Should ranolazine be used for all patients with ischemic heart disease or only for symptomatic patients with stable angina or for those with refractory angina pectoris? A critical appraisal

, MD MRCP FRCPC FACC FAHA
Pages 2555-2563 | Published online: 02 Nov 2012
 

Abstract

Introduction: Ranolazine is a novel antianginal and anti-ischemic agent, that, unlike other available antianginal drugs in the United States (beta-blockers, organic nitrates, and calcium channel blockers), has no significant effect on either heart rate or blood pressure. Its exact mechanism of action is unknown.
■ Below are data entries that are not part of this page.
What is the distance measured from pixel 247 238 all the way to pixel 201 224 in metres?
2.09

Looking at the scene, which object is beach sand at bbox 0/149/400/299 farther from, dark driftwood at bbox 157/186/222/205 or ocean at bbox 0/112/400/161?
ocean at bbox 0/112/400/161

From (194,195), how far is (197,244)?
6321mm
Ranolazine does increase electrocardiographic QTc interval in a dose-related manner, but at therapeutic doses it has no proarrhythmic effects. Ranolazine (ER) at doses of 500 and 1,000 mg twice daily is currently approved for the treatment of angina pectoris either as monotherapy or added to beta-blockers, nitrates, and calcium channel blockers. Ranolazine (ER) is currently not approved for the treatment of unstable angina, silent ischemia, or cardiac arrhythmias. The most common adverse effects reported in clinical trials during ranolazine (ER) treatment are dizziness, headaches, constipation, and nausea.
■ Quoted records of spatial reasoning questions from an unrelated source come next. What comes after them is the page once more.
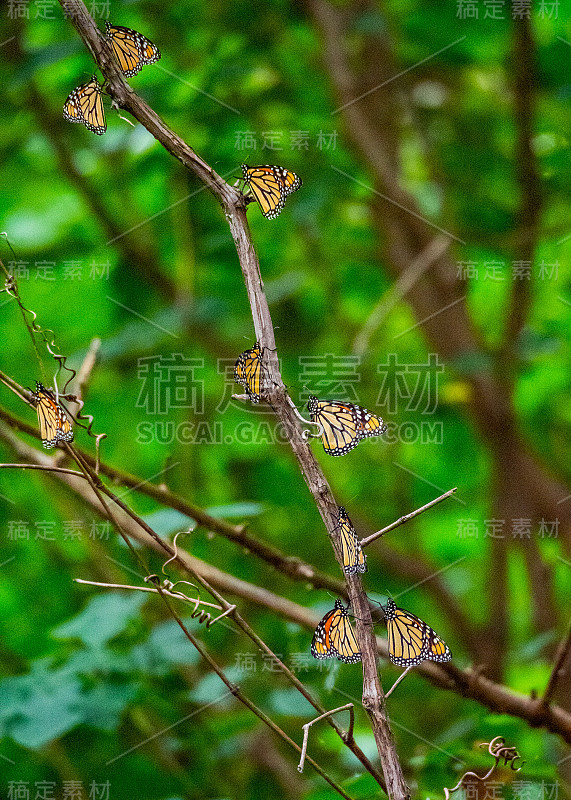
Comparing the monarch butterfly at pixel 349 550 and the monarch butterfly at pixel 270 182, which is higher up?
the monarch butterfly at pixel 270 182

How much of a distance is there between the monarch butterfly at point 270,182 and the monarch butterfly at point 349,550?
19 centimetres

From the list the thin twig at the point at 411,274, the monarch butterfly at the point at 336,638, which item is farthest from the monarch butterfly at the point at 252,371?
the thin twig at the point at 411,274

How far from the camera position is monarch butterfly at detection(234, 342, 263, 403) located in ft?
1.05

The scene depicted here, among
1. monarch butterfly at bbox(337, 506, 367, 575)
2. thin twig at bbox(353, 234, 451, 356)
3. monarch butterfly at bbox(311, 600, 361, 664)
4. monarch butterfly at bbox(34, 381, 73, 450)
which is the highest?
thin twig at bbox(353, 234, 451, 356)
Areas covered: Recent changes in ranolazine (ER) labeling have led to its increased use for treating patients with ischemic heart disease. This review addresses its appropriate use. All publications were reviewed and those relevant were included.

Expert opinion: Ranolazine (ER) is an effective antianginal and anti-ischemic agent, but I restrict its use to treat patients with stable angina pectoris.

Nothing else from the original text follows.